━━━ DATA EXTRACT ━━━

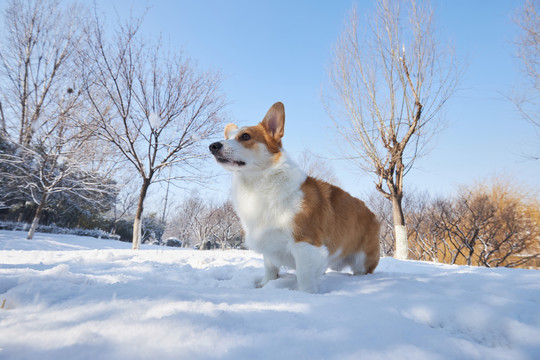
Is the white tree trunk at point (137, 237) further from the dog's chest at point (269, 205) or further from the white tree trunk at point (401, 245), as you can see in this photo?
the white tree trunk at point (401, 245)

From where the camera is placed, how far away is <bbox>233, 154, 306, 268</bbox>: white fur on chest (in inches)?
83.2

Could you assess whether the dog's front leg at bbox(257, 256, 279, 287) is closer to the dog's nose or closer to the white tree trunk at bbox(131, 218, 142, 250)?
the dog's nose

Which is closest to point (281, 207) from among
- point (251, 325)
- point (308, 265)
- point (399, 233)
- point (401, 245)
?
point (308, 265)

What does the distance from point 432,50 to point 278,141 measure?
9047 mm

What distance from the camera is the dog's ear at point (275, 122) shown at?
2.52 meters

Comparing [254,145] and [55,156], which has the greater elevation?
[55,156]

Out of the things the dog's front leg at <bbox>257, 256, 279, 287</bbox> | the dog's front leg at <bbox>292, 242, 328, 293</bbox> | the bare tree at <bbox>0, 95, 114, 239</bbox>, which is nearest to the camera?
the dog's front leg at <bbox>292, 242, 328, 293</bbox>

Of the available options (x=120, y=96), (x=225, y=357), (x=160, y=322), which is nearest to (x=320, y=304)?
(x=225, y=357)

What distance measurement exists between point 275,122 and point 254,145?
41 centimetres

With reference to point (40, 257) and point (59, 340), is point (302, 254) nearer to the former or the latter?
point (59, 340)

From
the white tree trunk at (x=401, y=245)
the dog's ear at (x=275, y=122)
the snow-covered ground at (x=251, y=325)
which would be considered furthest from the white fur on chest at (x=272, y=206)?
the white tree trunk at (x=401, y=245)

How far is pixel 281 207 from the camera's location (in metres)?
2.12

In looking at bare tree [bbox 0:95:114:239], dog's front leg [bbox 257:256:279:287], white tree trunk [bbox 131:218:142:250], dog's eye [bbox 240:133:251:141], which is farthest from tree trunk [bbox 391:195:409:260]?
bare tree [bbox 0:95:114:239]

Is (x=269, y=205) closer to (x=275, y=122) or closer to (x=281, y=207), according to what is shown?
→ (x=281, y=207)
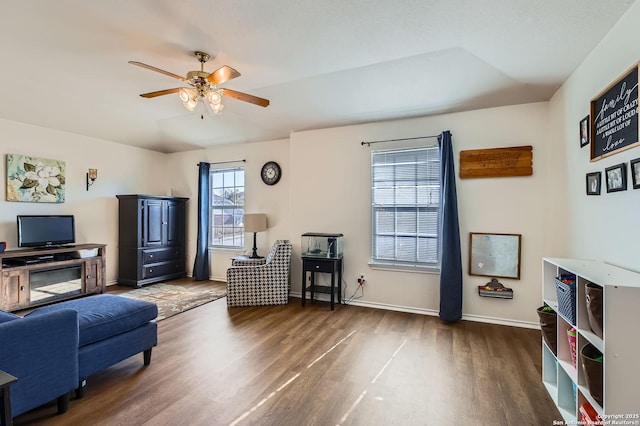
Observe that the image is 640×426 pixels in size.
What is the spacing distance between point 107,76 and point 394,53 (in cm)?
311

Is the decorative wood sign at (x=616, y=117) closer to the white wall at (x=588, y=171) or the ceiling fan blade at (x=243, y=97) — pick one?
the white wall at (x=588, y=171)

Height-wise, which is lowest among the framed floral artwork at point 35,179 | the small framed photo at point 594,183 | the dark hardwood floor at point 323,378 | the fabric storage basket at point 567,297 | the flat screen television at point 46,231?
the dark hardwood floor at point 323,378

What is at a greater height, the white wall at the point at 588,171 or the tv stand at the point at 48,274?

━━━

* [GOAL]: Please rewrite the lines above as a JSON list of strings, one string per line, leaving out blank lines and the pictures.

* [EXPECTED OUTPUT]:
[
  "Is the white tree trunk at point (137, 237) further from the dog's chest at point (269, 205) or further from the white tree trunk at point (401, 245), as you can see in this photo?",
  "the white tree trunk at point (401, 245)",
  "From where the camera is placed, how far away is <bbox>233, 154, 306, 268</bbox>: white fur on chest (in inches)?",
  "83.2",
  "Could you assess whether the dog's front leg at bbox(257, 256, 279, 287) is closer to the dog's nose or closer to the white tree trunk at bbox(131, 218, 142, 250)?",
  "the dog's nose",
  "Which is closest to point (281, 207) from among",
  "- point (251, 325)",
  "- point (308, 265)",
  "- point (399, 233)",
  "- point (401, 245)",
  "?",
  "point (308, 265)",
  "What does the distance from point 432,50 to point 278,141 measure?",
  "9047 mm",
  "What distance from the camera is the dog's ear at point (275, 122) shown at?",
  "2.52 meters",
  "Comparing [254,145] and [55,156], which has the greater elevation?",
  "[55,156]",
  "Out of the things the dog's front leg at <bbox>257, 256, 279, 287</bbox> | the dog's front leg at <bbox>292, 242, 328, 293</bbox> | the bare tree at <bbox>0, 95, 114, 239</bbox>, which is nearest to the camera?",
  "the dog's front leg at <bbox>292, 242, 328, 293</bbox>",
  "Of the available options (x=120, y=96), (x=225, y=357), (x=160, y=322), which is nearest to (x=320, y=304)?",
  "(x=225, y=357)",
  "What distance measurement exists between point 275,122 and point 254,145?",
  "41 centimetres",
  "With reference to point (40, 257) and point (59, 340), is point (302, 254) nearer to the former or the latter?",
  "point (59, 340)",
  "From",
  "the white tree trunk at (x=401, y=245)",
  "the dog's ear at (x=275, y=122)",
  "the snow-covered ground at (x=251, y=325)",
  "which would be considered furthest from the white fur on chest at (x=272, y=206)?",
  "the white tree trunk at (x=401, y=245)",
  "How far is pixel 281 207 from the camera's location (in metres)?",
  "2.12",
  "In looking at bare tree [bbox 0:95:114:239], dog's front leg [bbox 257:256:279:287], white tree trunk [bbox 131:218:142:250], dog's eye [bbox 240:133:251:141], which is farthest from tree trunk [bbox 391:195:409:260]?",
  "bare tree [bbox 0:95:114:239]",
  "Is (x=269, y=205) closer to (x=275, y=122) or closer to (x=281, y=207), according to what is shown?",
  "→ (x=281, y=207)",
  "Observe that the image is 640×426 pixels in size.",
  "What is the spacing distance between point 107,76 and point 394,53 (in cm)?",
  "311",
  "Is the decorative wood sign at (x=616, y=117) closer to the white wall at (x=588, y=171) or the ceiling fan blade at (x=243, y=97) — pick one?",
  "the white wall at (x=588, y=171)",
  "Height-wise, which is lowest among the framed floral artwork at point 35,179 | the small framed photo at point 594,183 | the dark hardwood floor at point 323,378 | the fabric storage basket at point 567,297 | the flat screen television at point 46,231?",
  "the dark hardwood floor at point 323,378",
  "What is at a greater height, the white wall at the point at 588,171 or the tv stand at the point at 48,274?"
]